Academics from Northwestern Polytechnical University in China have developed sensors capable of using human movements to power wearable technology devices including smartwatches and fitness trackers.

The work, supported by Richard Fu, a professor from Northumbria University in the UK, harnesses power from movements such as bending, twisting and stretching.

Self-powered pressure sensors are one of the key components used in these smart electronic devices, which are growing in popularity. The sensors can operate without the need for external power supplies.

Detecting health conditions and measuring performance in sport are among the potential uses for these types of sensors. As a result, they are the focus of research and development, but remain difficult to produce with the performance sensing, flexibility and sufficient level of power needed for wearable technology.

A research paper published in the international scientific journal Advanced Science describes how the team led by Weizheng Yuan, Honglong Chang and Kai Tao from Northwestern Polytechnical University (NPU), has worked with Fu to develop the technology.

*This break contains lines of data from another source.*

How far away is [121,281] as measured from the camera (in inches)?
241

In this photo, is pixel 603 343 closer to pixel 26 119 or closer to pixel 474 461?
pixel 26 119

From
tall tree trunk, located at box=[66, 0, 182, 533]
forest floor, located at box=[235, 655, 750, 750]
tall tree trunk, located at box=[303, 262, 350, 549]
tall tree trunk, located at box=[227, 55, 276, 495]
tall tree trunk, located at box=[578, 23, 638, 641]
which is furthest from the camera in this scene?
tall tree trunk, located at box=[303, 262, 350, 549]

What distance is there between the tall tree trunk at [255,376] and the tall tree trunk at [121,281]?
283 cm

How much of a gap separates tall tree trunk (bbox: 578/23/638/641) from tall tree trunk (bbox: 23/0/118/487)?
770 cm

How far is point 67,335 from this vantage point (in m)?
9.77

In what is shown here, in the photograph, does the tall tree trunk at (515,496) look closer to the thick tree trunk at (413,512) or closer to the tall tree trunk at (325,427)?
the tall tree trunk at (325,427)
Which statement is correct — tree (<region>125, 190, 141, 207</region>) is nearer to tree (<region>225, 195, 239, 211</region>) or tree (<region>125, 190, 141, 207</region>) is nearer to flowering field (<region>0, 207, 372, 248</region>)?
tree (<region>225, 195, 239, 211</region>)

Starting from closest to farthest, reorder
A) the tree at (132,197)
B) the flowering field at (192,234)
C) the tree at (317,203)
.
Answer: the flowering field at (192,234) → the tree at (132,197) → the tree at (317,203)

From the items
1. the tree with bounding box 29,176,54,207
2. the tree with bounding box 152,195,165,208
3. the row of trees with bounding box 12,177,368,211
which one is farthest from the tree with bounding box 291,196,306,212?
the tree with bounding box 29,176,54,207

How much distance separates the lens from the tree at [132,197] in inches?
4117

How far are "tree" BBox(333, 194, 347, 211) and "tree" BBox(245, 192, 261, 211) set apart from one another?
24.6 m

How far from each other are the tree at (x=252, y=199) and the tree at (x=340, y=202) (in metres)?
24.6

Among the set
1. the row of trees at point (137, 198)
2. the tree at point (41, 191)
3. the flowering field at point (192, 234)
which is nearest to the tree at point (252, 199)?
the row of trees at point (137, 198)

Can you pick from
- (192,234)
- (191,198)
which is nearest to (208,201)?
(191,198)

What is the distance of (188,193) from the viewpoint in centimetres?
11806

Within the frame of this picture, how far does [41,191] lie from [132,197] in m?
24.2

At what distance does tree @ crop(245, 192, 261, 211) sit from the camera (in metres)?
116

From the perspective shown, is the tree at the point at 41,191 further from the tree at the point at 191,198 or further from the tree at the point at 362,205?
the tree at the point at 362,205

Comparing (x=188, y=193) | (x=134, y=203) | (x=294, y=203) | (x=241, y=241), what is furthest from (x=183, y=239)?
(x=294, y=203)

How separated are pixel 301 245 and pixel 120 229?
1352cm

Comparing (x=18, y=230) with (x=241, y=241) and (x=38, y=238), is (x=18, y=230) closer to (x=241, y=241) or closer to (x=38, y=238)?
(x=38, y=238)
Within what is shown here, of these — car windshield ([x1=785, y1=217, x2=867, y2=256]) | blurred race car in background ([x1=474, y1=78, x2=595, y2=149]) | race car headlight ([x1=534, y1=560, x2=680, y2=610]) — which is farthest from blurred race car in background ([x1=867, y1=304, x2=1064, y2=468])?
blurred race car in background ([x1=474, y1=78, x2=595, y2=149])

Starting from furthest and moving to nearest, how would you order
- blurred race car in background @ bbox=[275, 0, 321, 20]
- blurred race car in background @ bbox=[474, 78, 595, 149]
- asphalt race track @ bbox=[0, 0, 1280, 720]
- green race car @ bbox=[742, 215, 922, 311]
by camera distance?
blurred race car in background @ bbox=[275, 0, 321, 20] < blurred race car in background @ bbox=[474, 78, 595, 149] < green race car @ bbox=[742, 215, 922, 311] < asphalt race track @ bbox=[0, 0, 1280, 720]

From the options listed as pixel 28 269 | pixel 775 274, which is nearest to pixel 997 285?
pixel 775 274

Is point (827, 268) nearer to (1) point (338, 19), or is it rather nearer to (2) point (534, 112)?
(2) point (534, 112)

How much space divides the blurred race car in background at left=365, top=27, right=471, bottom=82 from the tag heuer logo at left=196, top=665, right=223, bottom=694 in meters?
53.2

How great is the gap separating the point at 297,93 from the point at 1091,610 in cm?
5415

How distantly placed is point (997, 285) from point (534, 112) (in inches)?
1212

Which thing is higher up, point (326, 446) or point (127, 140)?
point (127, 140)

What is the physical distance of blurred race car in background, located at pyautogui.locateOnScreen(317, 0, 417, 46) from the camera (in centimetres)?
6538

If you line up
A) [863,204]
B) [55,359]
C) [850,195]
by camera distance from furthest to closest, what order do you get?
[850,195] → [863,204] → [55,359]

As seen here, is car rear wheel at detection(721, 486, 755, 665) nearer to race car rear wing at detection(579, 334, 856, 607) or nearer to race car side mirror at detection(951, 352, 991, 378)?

Their method involves using materials with pre-patterned pyramid shapes to create friction against the silicone polymer known as polydimethylsiloxane or PDMS. This friction generates a self-powering effect, or triboelectricity, which can enhance the energy available to power a wearable device.

“This results in a self-powered tactile sensor with wide environmental tolerance and excellent sensing performance, and it can detect subtle pressure changes by measuring the variations of triboelectric output signal without an external power supply,” said Tao. “The sensor design has been tested and is capable of controlling electrical appliances and robotic hands by simulating human finger gestures, confirming its potential for use in wearable technology.”

Fu added: “This self-powered sensor based on hydrogels has a simple fabrication process, but with a superb flexibility, good transparency, fast response and high stability.”

The research is supported by the Royal Society International Exchange Project. NPU is one of Northumbria University’s key international strategy partners. Fu, with a key research area in smart materials and microsystems, has been working with collaborators in NPU for a number of years.

Honglong Chang, dean of the School of Mechanical Engineering at NPU, said Northumbria University was one of their most important international partners.

“One of our important tasks this year is to further promote the cooperative relationship with Northumbria University,” he said. “We are organising NU-NPU bilateral academic forums this year, and we look forward to establishing strong collaborations in various research areas with Northumbria University.”

Jon Reast, pro vice-chancellor (international) at Northumbria University, said he was delighted with the success of the partnership with NPU. “It’s fantastic that this research collaboration is proving successful and producing such ground-breaking work,” he said. “We work closely with more than 500 partner universities, colleges and schools across the world. Within these, NPU is one of a set of extremely high-quality research-led university partners. The relationship with NPU includes researchers within smart materials engineering as well as smart design and is producing some truly excellent, impactful research in both areas.”